Fragmento del texto.
Creo que esto es tan central que lo que tendríamos que hacer es agarrar estas tres reglas que nos dio Jesús, y pegarlas en el lugar de la casa al que más vamos. Si se la pasan yendo a la heladera, peguenlo en la heladera; si están todo el día con el celular, pónganlo en el celular; si se tiran todo el día en la cama porque están con fiaca, péguenselo en el techo. Elijan el lugar, y empiecen a intentar grabarlo. Este es el camino que nos muestra Jesús para crecer. Cuando tu hermano peca (cuando hizo algo que está mal, no cuando hizo algo que a mí no me gusta, o cuando hizo algo que a mí no me cae bien), si hay una ruptura en su relación con Dios y con los demás, corrígelo en privado. Eso es lo primero que tenemos que hacer.
Sin embargo, creo que hoy el último que se entera de que hizo algo mal es mi hermano; casi que se entera el resto del mundo antes que mi hermano. Nos cuesta un montón ir a él y seguir este camino evangélico; empezamos a decírselo a los demás, y en el fondo no estamos viviendo lo que nos pide Pablo, amarnos. Cuando se lo digo a los demás, lo que menos estoy haciendo es queriendo a mi hermano; porque no me acerqué a él, porque lo hice para sacarme un peso de encima, porque lo hice porque quiero que el otro quede mal ante los demás aunque sea inconscientemente. Porque quiero que todos se enteren y lo miren de otra manera. Cada uno podrá pensar y hacer su examen de conciencia, pero esto muchas veces es puesto totalmente al revés. Jesús nos dice: primero tenés que ir a tu hermano porque eso es lo que sana, eso es amarlo. “Te doy una oportunidad.” Y porque lo que quiero, en amor, no es sacarme un peso de encima, no es sacarme mi enojo, o lo que me molesta, sino poder tratarnos como hermanos. Voy y te corrijo, voy y te doy esa posibilidad de que cambies y de que nadie más se entere, de que esto quede entre nosotros, como verdaderos hermanos.
Recién ahí, cuando me animé a ir a mi hermano y a tomar ese camino, tengo la posibilidad, si mi hermano no me escucha, de ir a dos más. Jesús dice, agarrá dos, contales, pero no para decirles: “mirá lo que pasó”, sino para con ellos ir a hablar con tu hermano. Esto tampoco lo hacemos mucho, en general cuando le contamos a alguien es para que se lo guarden, para que piensen mal; no para ir juntos y decir: “queremos que cambies”. No sólo acá en la Iglesia, en alguna comunidad, con amigos, en donde fuera. “Me da vergüenza”, a todos nos da vergüenza. “Cuesta”, sí, a todos nos cuesta. “Hay que tener valor”, mucho. El evangelio implica mucho valor. Vivir el evangelio implica coraje, implica querer dar pasos.

Objetivo indicado. Transcribe sin cambios la parte del fragmento sobre la corrección fraterna que comienza en las palabras "Recién ahí, cuando" y termina después de las palabras "querer dar pasos.".

(Elementos guardados del conjunto de datos)
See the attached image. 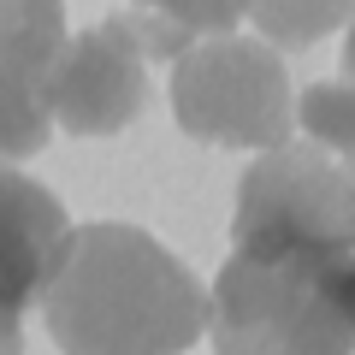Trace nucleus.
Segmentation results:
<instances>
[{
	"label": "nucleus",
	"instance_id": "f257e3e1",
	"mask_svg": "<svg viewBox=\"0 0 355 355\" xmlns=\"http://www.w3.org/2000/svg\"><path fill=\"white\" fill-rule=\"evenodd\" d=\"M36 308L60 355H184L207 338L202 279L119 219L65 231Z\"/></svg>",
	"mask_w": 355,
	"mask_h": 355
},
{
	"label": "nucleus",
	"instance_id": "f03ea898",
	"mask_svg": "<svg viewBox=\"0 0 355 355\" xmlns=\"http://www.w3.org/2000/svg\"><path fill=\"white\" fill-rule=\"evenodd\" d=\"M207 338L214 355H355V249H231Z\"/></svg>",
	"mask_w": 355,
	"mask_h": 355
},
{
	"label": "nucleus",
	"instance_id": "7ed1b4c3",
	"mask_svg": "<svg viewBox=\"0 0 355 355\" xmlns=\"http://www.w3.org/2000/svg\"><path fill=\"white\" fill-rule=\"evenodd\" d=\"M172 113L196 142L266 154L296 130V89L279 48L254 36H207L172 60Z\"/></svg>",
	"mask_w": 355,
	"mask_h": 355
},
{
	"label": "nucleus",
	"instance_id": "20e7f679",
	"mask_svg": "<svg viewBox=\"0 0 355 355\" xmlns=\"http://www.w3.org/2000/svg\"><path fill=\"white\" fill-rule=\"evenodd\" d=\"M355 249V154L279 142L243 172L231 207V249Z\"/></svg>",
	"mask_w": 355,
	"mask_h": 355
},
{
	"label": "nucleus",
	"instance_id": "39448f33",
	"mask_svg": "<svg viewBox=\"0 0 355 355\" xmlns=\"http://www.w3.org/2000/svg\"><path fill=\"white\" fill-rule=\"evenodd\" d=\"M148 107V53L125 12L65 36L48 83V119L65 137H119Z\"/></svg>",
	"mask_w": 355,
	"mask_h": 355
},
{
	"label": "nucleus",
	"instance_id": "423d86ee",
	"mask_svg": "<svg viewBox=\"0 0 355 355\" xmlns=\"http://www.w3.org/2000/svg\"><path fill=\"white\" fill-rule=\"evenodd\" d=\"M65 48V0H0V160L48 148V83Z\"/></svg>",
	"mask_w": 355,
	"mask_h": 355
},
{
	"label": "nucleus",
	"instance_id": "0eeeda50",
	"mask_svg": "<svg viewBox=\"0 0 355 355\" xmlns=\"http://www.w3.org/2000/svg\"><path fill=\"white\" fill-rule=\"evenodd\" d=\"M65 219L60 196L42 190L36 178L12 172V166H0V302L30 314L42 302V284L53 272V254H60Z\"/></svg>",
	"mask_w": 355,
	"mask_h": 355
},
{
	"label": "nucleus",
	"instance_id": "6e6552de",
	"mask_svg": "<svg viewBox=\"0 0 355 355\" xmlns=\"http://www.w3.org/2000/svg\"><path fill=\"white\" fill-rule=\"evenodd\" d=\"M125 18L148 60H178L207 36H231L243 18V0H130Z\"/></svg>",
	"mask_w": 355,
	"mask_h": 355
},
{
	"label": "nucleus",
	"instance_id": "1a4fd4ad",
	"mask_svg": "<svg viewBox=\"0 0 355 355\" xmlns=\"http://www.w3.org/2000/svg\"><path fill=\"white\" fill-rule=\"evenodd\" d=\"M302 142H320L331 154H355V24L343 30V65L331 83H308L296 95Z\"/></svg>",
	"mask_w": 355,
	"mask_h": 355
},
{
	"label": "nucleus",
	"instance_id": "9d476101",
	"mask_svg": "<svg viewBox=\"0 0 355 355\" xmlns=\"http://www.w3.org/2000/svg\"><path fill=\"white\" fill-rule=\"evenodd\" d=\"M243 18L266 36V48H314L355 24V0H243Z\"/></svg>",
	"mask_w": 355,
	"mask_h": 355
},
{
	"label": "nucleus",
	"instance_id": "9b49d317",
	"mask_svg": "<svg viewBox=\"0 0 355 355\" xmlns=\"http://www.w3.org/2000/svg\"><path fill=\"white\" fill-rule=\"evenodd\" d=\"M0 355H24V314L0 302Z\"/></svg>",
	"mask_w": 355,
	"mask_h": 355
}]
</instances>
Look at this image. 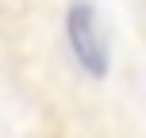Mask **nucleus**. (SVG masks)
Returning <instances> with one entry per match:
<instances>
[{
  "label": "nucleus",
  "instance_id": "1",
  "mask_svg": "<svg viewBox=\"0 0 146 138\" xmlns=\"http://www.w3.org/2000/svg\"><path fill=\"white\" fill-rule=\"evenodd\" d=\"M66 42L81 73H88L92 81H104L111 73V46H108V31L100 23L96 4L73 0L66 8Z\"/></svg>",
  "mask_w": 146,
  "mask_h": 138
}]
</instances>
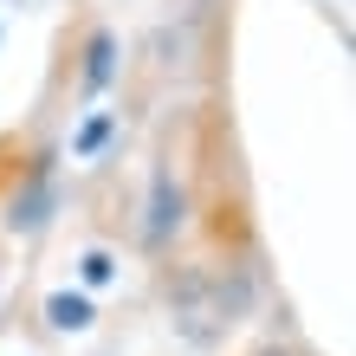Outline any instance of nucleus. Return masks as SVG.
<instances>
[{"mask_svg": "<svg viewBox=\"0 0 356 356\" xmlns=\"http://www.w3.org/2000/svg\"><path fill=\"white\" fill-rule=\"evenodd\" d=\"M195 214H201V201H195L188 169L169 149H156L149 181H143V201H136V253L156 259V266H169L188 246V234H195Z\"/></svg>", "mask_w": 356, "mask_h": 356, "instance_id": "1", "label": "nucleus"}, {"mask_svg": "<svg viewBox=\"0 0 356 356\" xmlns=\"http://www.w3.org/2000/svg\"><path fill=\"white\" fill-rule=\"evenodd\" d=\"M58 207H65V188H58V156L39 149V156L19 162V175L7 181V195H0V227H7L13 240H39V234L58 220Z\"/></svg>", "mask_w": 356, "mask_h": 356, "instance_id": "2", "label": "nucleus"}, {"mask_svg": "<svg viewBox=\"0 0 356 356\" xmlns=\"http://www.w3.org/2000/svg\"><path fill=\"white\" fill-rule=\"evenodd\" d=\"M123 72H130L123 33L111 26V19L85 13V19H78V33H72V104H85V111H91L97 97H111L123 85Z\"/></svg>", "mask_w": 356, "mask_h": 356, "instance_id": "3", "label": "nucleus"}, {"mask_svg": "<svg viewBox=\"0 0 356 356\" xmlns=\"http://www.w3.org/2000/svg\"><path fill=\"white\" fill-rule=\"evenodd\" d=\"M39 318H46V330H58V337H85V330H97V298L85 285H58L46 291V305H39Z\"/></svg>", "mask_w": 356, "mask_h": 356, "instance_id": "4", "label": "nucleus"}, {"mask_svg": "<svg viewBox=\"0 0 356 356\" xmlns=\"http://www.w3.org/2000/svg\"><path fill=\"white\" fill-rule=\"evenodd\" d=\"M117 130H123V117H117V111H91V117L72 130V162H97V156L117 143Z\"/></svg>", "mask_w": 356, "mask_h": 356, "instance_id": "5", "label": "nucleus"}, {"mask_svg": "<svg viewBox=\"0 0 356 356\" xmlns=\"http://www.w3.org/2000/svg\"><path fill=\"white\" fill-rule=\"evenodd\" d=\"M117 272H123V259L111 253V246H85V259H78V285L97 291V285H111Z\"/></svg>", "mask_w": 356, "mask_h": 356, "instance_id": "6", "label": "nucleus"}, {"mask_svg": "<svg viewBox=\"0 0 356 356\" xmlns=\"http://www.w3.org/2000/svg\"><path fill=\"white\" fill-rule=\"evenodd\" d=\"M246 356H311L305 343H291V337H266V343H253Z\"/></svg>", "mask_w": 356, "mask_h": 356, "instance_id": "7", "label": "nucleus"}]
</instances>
--
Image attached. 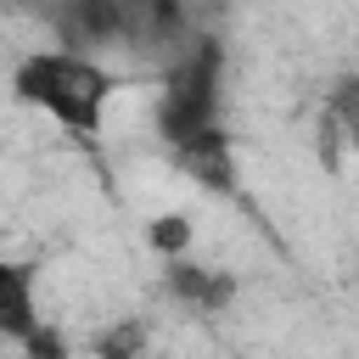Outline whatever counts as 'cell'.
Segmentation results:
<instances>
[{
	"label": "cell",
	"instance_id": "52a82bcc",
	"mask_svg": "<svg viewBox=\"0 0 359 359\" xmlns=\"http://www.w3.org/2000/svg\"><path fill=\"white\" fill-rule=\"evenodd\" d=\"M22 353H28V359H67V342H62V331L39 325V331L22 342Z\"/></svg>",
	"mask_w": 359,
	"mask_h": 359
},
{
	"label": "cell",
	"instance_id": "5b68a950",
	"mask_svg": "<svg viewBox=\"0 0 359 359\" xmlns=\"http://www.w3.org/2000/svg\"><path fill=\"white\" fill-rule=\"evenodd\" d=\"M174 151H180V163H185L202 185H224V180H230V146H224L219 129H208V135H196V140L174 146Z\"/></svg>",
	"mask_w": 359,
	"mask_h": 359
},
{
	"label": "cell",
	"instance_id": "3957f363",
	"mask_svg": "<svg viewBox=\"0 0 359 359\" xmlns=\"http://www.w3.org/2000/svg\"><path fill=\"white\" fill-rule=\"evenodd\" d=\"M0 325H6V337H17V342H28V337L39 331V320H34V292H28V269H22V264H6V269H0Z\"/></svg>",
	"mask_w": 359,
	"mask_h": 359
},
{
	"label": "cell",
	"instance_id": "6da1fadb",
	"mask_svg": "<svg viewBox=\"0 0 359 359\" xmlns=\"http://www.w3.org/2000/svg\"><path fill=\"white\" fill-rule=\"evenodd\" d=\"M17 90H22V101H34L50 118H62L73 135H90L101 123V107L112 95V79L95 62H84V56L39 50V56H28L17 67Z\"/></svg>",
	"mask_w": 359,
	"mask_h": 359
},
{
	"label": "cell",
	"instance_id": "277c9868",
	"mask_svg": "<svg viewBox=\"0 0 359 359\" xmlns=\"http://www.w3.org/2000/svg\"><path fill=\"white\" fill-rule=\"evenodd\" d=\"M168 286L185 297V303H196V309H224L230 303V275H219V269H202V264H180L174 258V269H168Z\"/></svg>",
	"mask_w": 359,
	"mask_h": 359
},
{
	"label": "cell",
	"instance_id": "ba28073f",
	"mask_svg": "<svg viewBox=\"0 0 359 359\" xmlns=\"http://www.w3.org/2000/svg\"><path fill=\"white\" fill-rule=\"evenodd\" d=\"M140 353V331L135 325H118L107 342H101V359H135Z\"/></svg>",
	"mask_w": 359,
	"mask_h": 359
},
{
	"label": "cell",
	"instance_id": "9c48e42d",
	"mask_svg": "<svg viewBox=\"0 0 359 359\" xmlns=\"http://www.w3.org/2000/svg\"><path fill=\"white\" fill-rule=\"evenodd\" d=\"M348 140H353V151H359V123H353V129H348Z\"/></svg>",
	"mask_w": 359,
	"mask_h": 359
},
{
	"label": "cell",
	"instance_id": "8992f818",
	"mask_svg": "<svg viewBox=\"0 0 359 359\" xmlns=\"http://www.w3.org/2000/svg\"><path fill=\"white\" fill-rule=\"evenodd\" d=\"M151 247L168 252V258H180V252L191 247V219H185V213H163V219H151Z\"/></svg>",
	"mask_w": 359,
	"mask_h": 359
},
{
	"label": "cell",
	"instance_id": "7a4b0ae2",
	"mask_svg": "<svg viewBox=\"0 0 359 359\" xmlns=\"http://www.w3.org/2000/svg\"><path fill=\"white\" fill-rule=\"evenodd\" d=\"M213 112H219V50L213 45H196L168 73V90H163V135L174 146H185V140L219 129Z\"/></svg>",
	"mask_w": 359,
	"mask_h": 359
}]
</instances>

Resultado.
Recién ahí, cuando me animé a ir a mi hermano y a tomar ese camino, tengo la posibilidad, si mi hermano no me escucha, de ir a dos más. Jesús dice, agarrá dos, contales, pero no para decirles: “mirá lo que pasó”, sino para con ellos ir a hablar con tu hermano. Esto tampoco lo hacemos mucho, en general cuando le contamos a alguien es para que se lo guarden, para que piensen mal; no para ir juntos y decir: “queremos que cambies”. No sólo acá en la Iglesia, en alguna comunidad, con amigos, en donde fuera. “Me da vergüenza”, a todos nos da vergüenza. “Cuesta”, sí, a todos nos cuesta. “Hay que tener valor”, mucho. El evangelio implica mucho valor. Vivir el evangelio implica coraje, implica querer dar pasos.